What the exercise asks » From the entries below, output the line with "order: Artiodactyla" and each following line up to and including the line with "common name: domestic cow", exactly as written.

Source material »
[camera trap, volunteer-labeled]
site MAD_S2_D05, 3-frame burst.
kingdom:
* * *
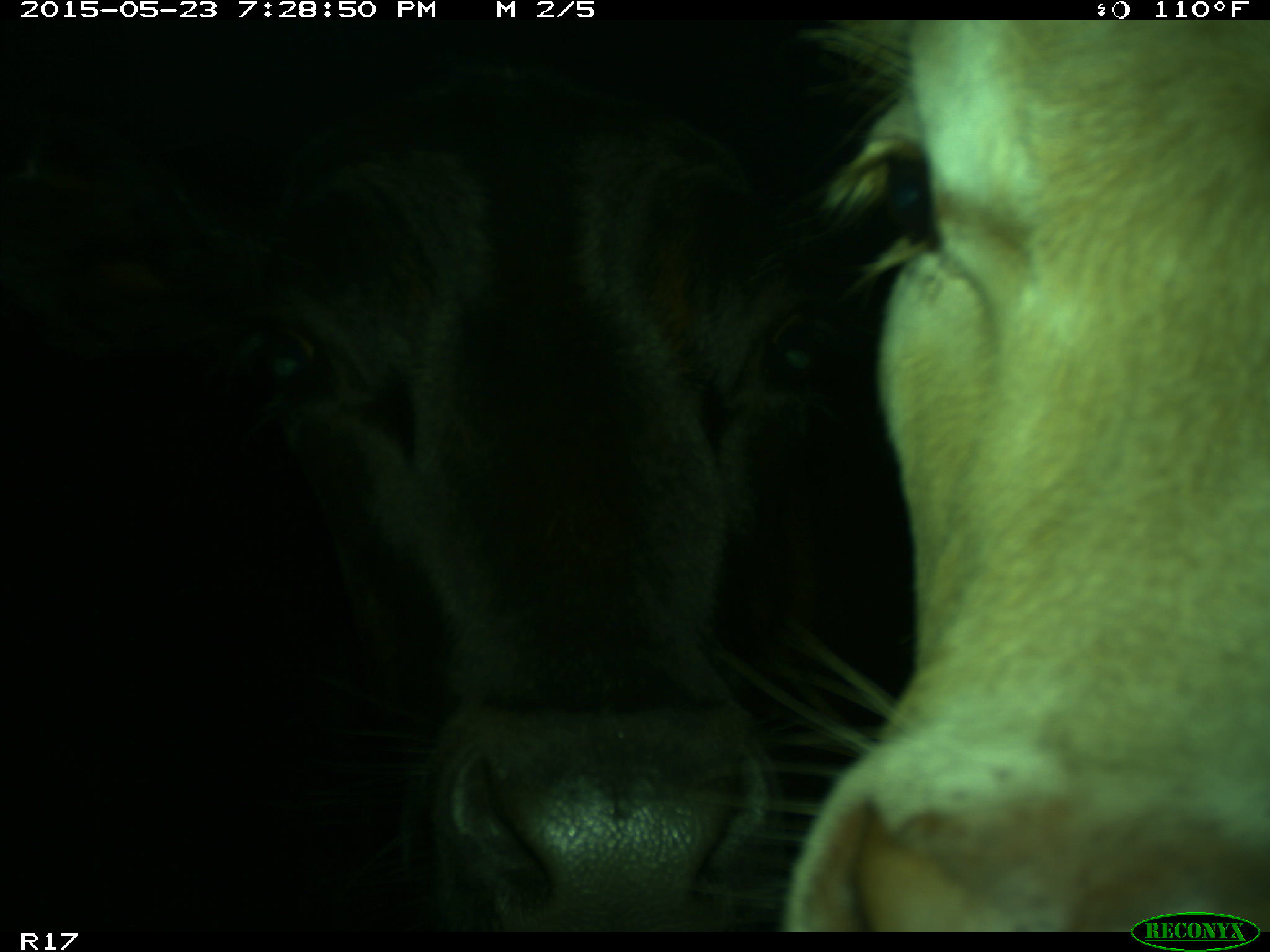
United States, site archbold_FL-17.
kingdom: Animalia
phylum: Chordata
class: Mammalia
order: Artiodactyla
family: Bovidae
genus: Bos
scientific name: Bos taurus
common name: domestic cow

Solution for this task »
order: Artiodactyla
family: Bovidae
genus: Bos
scientific name: Bos taurus
common name: domestic cow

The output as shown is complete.